Previously, we showed that CD11c defines a novel subset of CD8^+^ T cells whose in vivo activity is therapeutic for arthritis; however, the mechanisms directing their development, identity of their precursors, and basis of their effector function remain unknown. Here, we show that the novel subset develops from CD11c^surface−^CD8^+^ T cells and undergoes robust expansion in an antigen‐ and 4‐1BB (CD137)‐dependent manner.

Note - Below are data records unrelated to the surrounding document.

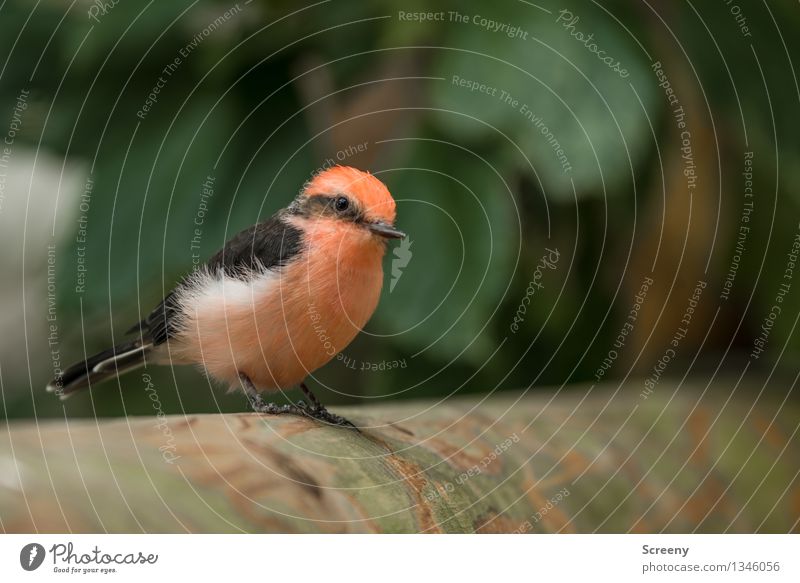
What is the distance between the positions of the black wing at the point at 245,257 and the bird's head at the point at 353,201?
63mm

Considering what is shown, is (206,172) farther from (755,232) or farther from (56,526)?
(755,232)

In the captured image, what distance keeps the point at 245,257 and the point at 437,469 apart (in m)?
0.40

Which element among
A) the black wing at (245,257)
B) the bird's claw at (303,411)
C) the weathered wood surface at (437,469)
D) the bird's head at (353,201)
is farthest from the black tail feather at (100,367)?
the bird's head at (353,201)

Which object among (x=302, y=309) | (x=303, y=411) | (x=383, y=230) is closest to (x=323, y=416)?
(x=303, y=411)

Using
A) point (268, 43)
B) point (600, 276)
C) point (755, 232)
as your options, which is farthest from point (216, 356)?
point (755, 232)

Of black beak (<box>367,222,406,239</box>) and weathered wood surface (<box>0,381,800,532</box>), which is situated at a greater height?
black beak (<box>367,222,406,239</box>)

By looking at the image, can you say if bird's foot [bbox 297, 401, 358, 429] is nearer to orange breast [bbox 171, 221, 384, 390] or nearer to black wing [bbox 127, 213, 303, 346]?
orange breast [bbox 171, 221, 384, 390]

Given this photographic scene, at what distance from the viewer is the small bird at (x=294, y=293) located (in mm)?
1307

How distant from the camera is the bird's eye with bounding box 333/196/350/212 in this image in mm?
1298

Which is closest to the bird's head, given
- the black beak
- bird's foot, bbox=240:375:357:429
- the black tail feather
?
the black beak

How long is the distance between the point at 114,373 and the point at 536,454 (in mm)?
663

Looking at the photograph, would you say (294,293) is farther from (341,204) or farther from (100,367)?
(100,367)

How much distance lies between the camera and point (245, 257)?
4.63ft

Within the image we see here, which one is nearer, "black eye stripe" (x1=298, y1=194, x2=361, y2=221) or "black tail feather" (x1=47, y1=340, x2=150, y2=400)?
"black eye stripe" (x1=298, y1=194, x2=361, y2=221)
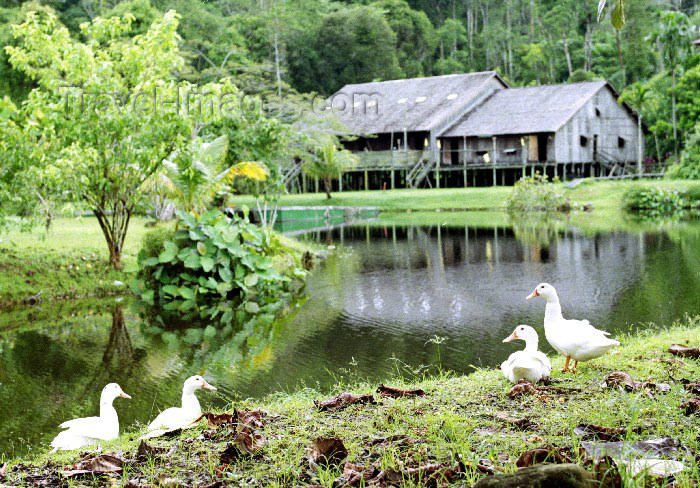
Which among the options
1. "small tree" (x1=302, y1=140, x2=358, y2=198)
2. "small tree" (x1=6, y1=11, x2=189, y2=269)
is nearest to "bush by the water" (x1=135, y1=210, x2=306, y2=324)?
"small tree" (x1=6, y1=11, x2=189, y2=269)

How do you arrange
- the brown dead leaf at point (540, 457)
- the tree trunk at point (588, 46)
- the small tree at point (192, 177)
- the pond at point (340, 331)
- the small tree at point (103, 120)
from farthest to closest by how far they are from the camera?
the tree trunk at point (588, 46) < the small tree at point (192, 177) < the small tree at point (103, 120) < the pond at point (340, 331) < the brown dead leaf at point (540, 457)

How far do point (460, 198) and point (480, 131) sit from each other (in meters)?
6.38

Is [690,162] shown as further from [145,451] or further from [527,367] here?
[145,451]

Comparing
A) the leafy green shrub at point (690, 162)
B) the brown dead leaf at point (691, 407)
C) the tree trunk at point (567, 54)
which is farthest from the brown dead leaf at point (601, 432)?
the tree trunk at point (567, 54)

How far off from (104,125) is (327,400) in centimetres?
1141

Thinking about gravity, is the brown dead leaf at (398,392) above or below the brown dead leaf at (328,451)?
below

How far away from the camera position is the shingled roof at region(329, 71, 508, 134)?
49.1 meters

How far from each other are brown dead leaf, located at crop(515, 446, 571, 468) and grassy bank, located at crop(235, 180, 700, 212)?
119 feet

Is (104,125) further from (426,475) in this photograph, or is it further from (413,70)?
(413,70)

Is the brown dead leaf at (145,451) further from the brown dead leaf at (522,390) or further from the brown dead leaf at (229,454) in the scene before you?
the brown dead leaf at (522,390)

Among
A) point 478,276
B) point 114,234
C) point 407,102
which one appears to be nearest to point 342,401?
point 114,234

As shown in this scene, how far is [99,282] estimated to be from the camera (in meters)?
16.4

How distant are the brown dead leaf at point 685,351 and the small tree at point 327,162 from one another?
36.2 metres

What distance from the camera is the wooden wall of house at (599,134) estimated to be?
46.4 m
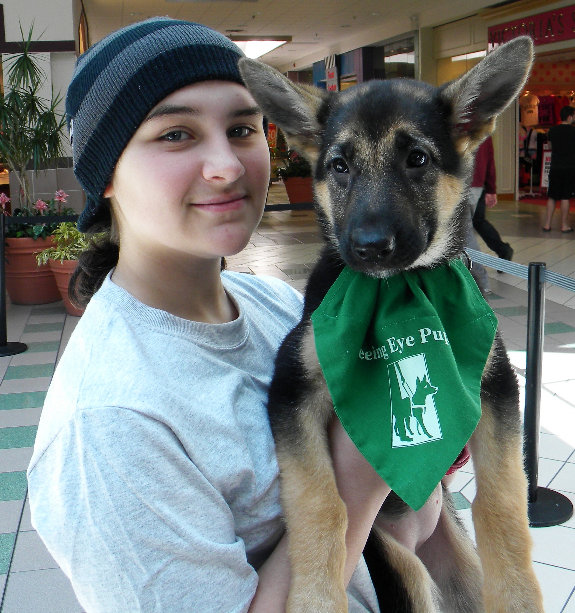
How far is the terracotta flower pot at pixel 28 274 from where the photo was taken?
8.02 m

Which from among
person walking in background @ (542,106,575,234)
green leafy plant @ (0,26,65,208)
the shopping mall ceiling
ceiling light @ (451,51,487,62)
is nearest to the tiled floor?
green leafy plant @ (0,26,65,208)

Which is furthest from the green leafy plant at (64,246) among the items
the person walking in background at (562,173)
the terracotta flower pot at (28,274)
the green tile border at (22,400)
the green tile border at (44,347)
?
the person walking in background at (562,173)

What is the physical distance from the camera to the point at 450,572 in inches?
79.1

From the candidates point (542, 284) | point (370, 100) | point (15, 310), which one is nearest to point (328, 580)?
point (370, 100)

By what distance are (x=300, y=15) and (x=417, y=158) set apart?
19.2 meters

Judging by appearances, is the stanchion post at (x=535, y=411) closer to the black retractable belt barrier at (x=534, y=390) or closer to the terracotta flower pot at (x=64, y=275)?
the black retractable belt barrier at (x=534, y=390)

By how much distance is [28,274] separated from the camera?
8234 mm

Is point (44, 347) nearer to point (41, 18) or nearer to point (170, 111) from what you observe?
point (41, 18)

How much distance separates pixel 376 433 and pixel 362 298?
301mm

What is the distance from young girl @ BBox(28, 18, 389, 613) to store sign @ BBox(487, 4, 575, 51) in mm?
13710

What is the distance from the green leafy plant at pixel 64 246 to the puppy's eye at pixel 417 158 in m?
6.37

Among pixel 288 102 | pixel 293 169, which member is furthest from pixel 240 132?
pixel 293 169

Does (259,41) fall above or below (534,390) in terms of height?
above

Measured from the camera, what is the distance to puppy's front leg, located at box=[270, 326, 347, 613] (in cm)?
147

CD11c^+^CD8^+^ T cells exist in naïve mice (<3%) with limited suppressive activity. Once activated, they suppress CD4^+^ T cells in vivo and in vitro. Suppression of CD4^+^ by CD11c^+^CD8^+^ T cells is related to an increase in IDO activity induced in competent cells via the general control non‐derepressible‐2 pathway. CD11c^+^CD8^+^ T cells are refractory to the effect of IDO but constrict in a novel 1‐methyl D,L‐tryptophan‐dependent mechanism resulting in reversal of their suppressive effects. Thus, our data uncover, for the first time, the origin, development, and basis of the suppressive function of this novel CD11c^+^CD8^+^ T‐cell subpopulation that has many signature features of Treg.